The letters s, z, and x often share a commonality in English: the buzzing sound.


Let’s start with s. In Spanish, the letter s always has the hard s sound, like in the English words “sand, sandwich, and soccer”. However, in English the s is also pronounced with a z sound with words like “music” or “prison”. In Spanish, we only use the hard s. Now try saying a few examples with the hard s: música, prisión, ilusión, extensión, ocasión, televisión…


But that is one stubborn buzz. Now let’s talk about z. An English speaker’s natural impulse would be to make a buzzing sound for the letter z. In Latin American Spanish, the letter z has the hard z sound instead. For example the Spanish word zebra is pronounced “seh-brah”. Other words you can practice with are: azúcar, azalea, azafrán, zapato, lechuza, azul, zorro...


Last but not least: the letter x. When saying words in Spanish that contain the letter x, avoid falling into the buzz trap. For instance, let’s take the English word “exam”. Really it is pronounced “eggzam”. However, the same word in Spanish (examen) is pronounced with a ks sound (much like the English word x-ray, and remember to apply what you already learned about the s. You know the drill by now): “ek-samen”. Other examples are: exacto, boxeo, elixir, exagerar, anexo, axila, and ¡Auxilio!


3. Two-face: the letter d


The Spanish d has two different sounds: hard and soft.
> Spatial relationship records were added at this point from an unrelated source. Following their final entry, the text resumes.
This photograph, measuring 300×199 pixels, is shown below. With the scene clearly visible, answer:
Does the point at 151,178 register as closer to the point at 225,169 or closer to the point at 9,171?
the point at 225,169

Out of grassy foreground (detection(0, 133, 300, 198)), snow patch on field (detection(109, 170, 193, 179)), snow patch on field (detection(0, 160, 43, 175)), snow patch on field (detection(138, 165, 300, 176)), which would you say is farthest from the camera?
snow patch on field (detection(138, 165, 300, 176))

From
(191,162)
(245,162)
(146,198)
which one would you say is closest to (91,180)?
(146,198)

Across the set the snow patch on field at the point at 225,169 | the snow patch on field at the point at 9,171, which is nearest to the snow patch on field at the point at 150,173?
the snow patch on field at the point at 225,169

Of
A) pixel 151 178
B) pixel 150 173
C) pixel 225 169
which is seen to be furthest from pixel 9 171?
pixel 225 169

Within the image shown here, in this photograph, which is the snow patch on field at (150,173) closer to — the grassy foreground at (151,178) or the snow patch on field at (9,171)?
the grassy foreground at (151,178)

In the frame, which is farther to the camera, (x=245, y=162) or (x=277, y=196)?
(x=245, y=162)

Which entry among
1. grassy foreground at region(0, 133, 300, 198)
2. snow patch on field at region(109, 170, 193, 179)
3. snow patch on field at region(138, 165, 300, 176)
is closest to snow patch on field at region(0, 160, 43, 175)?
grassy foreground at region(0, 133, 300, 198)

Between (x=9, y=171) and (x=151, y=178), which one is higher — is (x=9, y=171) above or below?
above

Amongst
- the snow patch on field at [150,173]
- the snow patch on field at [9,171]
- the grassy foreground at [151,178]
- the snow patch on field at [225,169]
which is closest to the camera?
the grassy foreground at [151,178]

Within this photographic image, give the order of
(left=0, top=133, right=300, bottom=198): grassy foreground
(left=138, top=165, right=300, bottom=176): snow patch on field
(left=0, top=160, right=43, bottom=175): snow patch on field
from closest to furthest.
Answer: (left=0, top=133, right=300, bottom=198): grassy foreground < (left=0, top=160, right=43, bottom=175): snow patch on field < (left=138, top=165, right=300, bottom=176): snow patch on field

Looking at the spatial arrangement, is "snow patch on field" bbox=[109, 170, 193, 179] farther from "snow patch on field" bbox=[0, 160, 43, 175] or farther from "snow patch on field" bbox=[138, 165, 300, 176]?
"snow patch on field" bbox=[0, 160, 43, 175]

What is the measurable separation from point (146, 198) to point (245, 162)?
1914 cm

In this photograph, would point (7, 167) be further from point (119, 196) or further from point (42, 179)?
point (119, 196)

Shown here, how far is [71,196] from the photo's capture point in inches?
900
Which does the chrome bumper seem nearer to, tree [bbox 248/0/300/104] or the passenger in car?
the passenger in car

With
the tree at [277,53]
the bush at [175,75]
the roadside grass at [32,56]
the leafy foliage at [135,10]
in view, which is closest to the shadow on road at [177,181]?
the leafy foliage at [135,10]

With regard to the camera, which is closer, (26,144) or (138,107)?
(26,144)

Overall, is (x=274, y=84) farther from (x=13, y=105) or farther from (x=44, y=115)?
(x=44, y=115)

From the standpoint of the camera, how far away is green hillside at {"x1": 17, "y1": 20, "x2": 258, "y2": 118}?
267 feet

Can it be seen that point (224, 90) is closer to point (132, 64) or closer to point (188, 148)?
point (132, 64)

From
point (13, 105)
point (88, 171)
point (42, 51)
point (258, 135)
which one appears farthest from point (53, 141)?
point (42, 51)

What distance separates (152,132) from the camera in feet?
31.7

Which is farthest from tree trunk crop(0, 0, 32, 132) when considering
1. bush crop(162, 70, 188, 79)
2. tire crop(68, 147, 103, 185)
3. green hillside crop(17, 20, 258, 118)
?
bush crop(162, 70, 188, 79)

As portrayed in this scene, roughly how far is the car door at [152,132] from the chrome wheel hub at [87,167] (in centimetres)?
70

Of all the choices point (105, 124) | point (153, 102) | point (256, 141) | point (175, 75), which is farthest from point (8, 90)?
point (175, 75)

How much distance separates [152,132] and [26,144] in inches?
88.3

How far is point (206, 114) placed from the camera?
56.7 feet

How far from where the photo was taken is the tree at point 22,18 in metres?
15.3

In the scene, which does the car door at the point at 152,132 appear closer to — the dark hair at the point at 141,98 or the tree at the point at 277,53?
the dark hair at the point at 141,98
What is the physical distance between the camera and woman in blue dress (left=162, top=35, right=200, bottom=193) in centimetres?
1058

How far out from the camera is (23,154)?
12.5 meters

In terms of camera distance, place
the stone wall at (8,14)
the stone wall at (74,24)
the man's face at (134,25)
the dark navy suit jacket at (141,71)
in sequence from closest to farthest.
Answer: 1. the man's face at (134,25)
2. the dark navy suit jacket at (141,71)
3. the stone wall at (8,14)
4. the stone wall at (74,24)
Generally speaking, the hard d resembles the d in the words “dig, dog, dinosaur”, etc., with the difference that the tongue touches the back of the front teeth, rather than the hard palate. The Spanish (hard) d is not as hard as the English one. The hard d is commonly found at the beginning of a word, or after the letters n and l. Examples are: doctor, fondo, and falda.


The soft d is most commonly found between vowels. It is pronounced like the English th sound in the word “rather” (placing the tip of the tongue between the top and bottom teeth). Examples are: dedo, además, and orden.


4. T time


Beware of the puff of air in the English pronunciation for the letter t (in words like tiger, tangerine, or time) and you’ll be fine. Meaning, in Spanish, the t sound is softer. Just like the hard d, allow your tongue to touch the back of the front teeth and go for it. Now let’s practice, again, without the puff of air! Tormenta, tigre, tiempo, tomate...


5. The big l


In English, when using the letter l, the tongue is curved a little and touches the top of the mouth. Try saying the word “love” and feel the shape of your tongue curve or bend.


However, in Spanish, we don’t curve the tongue when saying the l sound. When saying the Spanish words lechuga and loco, don’t curve the tongue, but put the tip of the tongue right behind the front teeth. Other examples are: limón, elefante, lápiz, and lágrima.


When speaking Spanish, to sum up:


  • Keep it short with the vowels
  • Lose the English buzzing sound
  • Embrace new sounds
  • Keep the d on the softer side
  • Train your tongue


Now you have the tools to sound more like a Spanish native speaker! All you need is…you guessed it. Practice, practice, and practice! You are not only learning new sounds; but you’re also training your mouth to move differently and that takes patience, perseverance; and most importantly, a positive attitude.


Take some time after a lesson, when the Spanish is still fresh in your head, to practice those challenging words again, and again. Focus on training your mouth to move correctly. If you’re time constrained, then multitask: practice it in the shower, on your way to work, or in your sleep! (If you can pull off the last one, then I want to know your secret). Work diligently with your italki teacher and don’t forget to have fun with it!